Some say, run Linux, or buy a Mac. Great, but it doesn’t actually solve anything, because if every Enterprise and most smaller companies run everything on Windows, and those computers all bluescreen, what are you going to connect to, with your Linux PC? How does your computer even matter if you go to a store and you can’t buy anything, and how does it matter if you try to go online and most of everything is down, because OpenSSL has been attacked by something that gets root permissions on your computer and encrypts its filesystem?
I’ve been recently thinking that Internet isn’t so much a framework for connecting computers, but really a separate plane of existence. When I’m using my computer, I’m not really on an island in Croatia, I’m on the Internet.

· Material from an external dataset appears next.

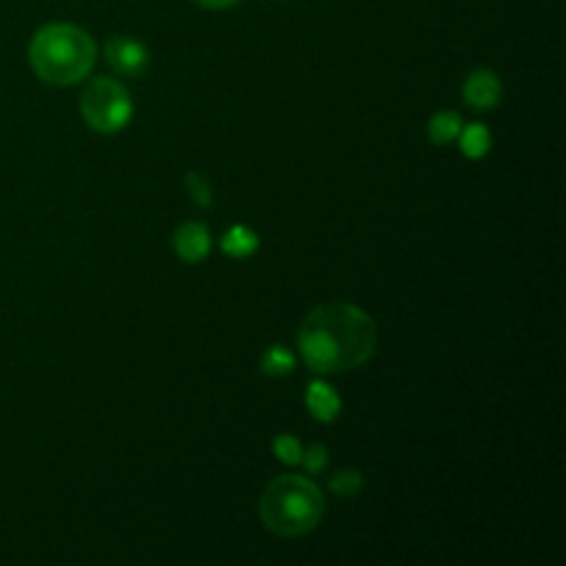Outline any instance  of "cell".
<instances>
[{"label": "cell", "mask_w": 566, "mask_h": 566, "mask_svg": "<svg viewBox=\"0 0 566 566\" xmlns=\"http://www.w3.org/2000/svg\"><path fill=\"white\" fill-rule=\"evenodd\" d=\"M302 442L293 434H280L274 440V457L285 464H302Z\"/></svg>", "instance_id": "15"}, {"label": "cell", "mask_w": 566, "mask_h": 566, "mask_svg": "<svg viewBox=\"0 0 566 566\" xmlns=\"http://www.w3.org/2000/svg\"><path fill=\"white\" fill-rule=\"evenodd\" d=\"M365 486V479L359 470H340L329 479V490L340 497H354Z\"/></svg>", "instance_id": "13"}, {"label": "cell", "mask_w": 566, "mask_h": 566, "mask_svg": "<svg viewBox=\"0 0 566 566\" xmlns=\"http://www.w3.org/2000/svg\"><path fill=\"white\" fill-rule=\"evenodd\" d=\"M221 249H224V254H230V258L243 260V258H249V254L258 252L260 238L252 227L235 224L224 232V238H221Z\"/></svg>", "instance_id": "9"}, {"label": "cell", "mask_w": 566, "mask_h": 566, "mask_svg": "<svg viewBox=\"0 0 566 566\" xmlns=\"http://www.w3.org/2000/svg\"><path fill=\"white\" fill-rule=\"evenodd\" d=\"M81 116L94 133L114 136L133 119V97L125 83L114 77H94L81 94Z\"/></svg>", "instance_id": "4"}, {"label": "cell", "mask_w": 566, "mask_h": 566, "mask_svg": "<svg viewBox=\"0 0 566 566\" xmlns=\"http://www.w3.org/2000/svg\"><path fill=\"white\" fill-rule=\"evenodd\" d=\"M304 401H307L310 415H313L318 423H335V420L340 418V396H337L335 387L326 385V381H313Z\"/></svg>", "instance_id": "8"}, {"label": "cell", "mask_w": 566, "mask_h": 566, "mask_svg": "<svg viewBox=\"0 0 566 566\" xmlns=\"http://www.w3.org/2000/svg\"><path fill=\"white\" fill-rule=\"evenodd\" d=\"M298 352L315 374H343L368 363L376 352V324L365 310L348 302L321 304L298 329Z\"/></svg>", "instance_id": "1"}, {"label": "cell", "mask_w": 566, "mask_h": 566, "mask_svg": "<svg viewBox=\"0 0 566 566\" xmlns=\"http://www.w3.org/2000/svg\"><path fill=\"white\" fill-rule=\"evenodd\" d=\"M462 97L470 108H479V111L497 108V103H501L503 97L501 77H497L492 70H473L468 75V81H464Z\"/></svg>", "instance_id": "6"}, {"label": "cell", "mask_w": 566, "mask_h": 566, "mask_svg": "<svg viewBox=\"0 0 566 566\" xmlns=\"http://www.w3.org/2000/svg\"><path fill=\"white\" fill-rule=\"evenodd\" d=\"M462 125L464 122L457 111H440L429 119V142L437 144V147H448V144L457 142Z\"/></svg>", "instance_id": "11"}, {"label": "cell", "mask_w": 566, "mask_h": 566, "mask_svg": "<svg viewBox=\"0 0 566 566\" xmlns=\"http://www.w3.org/2000/svg\"><path fill=\"white\" fill-rule=\"evenodd\" d=\"M28 61L39 81L50 86H75L94 70L97 42L72 22H50L33 33Z\"/></svg>", "instance_id": "2"}, {"label": "cell", "mask_w": 566, "mask_h": 566, "mask_svg": "<svg viewBox=\"0 0 566 566\" xmlns=\"http://www.w3.org/2000/svg\"><path fill=\"white\" fill-rule=\"evenodd\" d=\"M105 61L122 77H142L149 70V53L142 42L125 36H114L105 44Z\"/></svg>", "instance_id": "5"}, {"label": "cell", "mask_w": 566, "mask_h": 566, "mask_svg": "<svg viewBox=\"0 0 566 566\" xmlns=\"http://www.w3.org/2000/svg\"><path fill=\"white\" fill-rule=\"evenodd\" d=\"M293 368H296V357L282 346H271L269 352L263 354V359H260V374L271 376V379L293 374Z\"/></svg>", "instance_id": "12"}, {"label": "cell", "mask_w": 566, "mask_h": 566, "mask_svg": "<svg viewBox=\"0 0 566 566\" xmlns=\"http://www.w3.org/2000/svg\"><path fill=\"white\" fill-rule=\"evenodd\" d=\"M197 3L205 6V9H230L238 0H197Z\"/></svg>", "instance_id": "17"}, {"label": "cell", "mask_w": 566, "mask_h": 566, "mask_svg": "<svg viewBox=\"0 0 566 566\" xmlns=\"http://www.w3.org/2000/svg\"><path fill=\"white\" fill-rule=\"evenodd\" d=\"M171 243H175L177 258H180L182 263H191V265L202 263V260L210 254V247H213V241H210V230L202 224V221H186V224L177 227Z\"/></svg>", "instance_id": "7"}, {"label": "cell", "mask_w": 566, "mask_h": 566, "mask_svg": "<svg viewBox=\"0 0 566 566\" xmlns=\"http://www.w3.org/2000/svg\"><path fill=\"white\" fill-rule=\"evenodd\" d=\"M186 188H188V197H191L199 208H210V205H213V186H210L202 175H197V171H188Z\"/></svg>", "instance_id": "14"}, {"label": "cell", "mask_w": 566, "mask_h": 566, "mask_svg": "<svg viewBox=\"0 0 566 566\" xmlns=\"http://www.w3.org/2000/svg\"><path fill=\"white\" fill-rule=\"evenodd\" d=\"M302 464L307 468V473H321V470L329 464V451L324 446H310L302 451Z\"/></svg>", "instance_id": "16"}, {"label": "cell", "mask_w": 566, "mask_h": 566, "mask_svg": "<svg viewBox=\"0 0 566 566\" xmlns=\"http://www.w3.org/2000/svg\"><path fill=\"white\" fill-rule=\"evenodd\" d=\"M457 138H459V149H462L470 160H481L490 155L492 136L484 125H479V122H475V125H462V130H459Z\"/></svg>", "instance_id": "10"}, {"label": "cell", "mask_w": 566, "mask_h": 566, "mask_svg": "<svg viewBox=\"0 0 566 566\" xmlns=\"http://www.w3.org/2000/svg\"><path fill=\"white\" fill-rule=\"evenodd\" d=\"M326 503L318 484L302 475H280L260 497V520L265 528L285 539L310 534L324 520Z\"/></svg>", "instance_id": "3"}]
</instances>
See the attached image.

Imagine all the beings that exist in the physical world, but without an Internet connection, like trees, birds, cats and so on. In order to interact with them or even perceive them, you need to switch planes of existence, between physical world and the Internet. However, some aspects of the physical world, like our civilization for instance, have been abstracted into the Internet to such a degree that you can’t even use them anymore if you don’t have access to all kinds of Internet-based infrastructure, which is not currently perceived as a problem, but might become one really fast if something fundamental breaks down with the Internet.
Also, if a nefarious government or a corporation wants to lock you out of the Internet for “non-compliance”, you are really fucked, which makes it a really big sword of Damocles hanging over our heads, forcing everybody to be good and obedient slaves.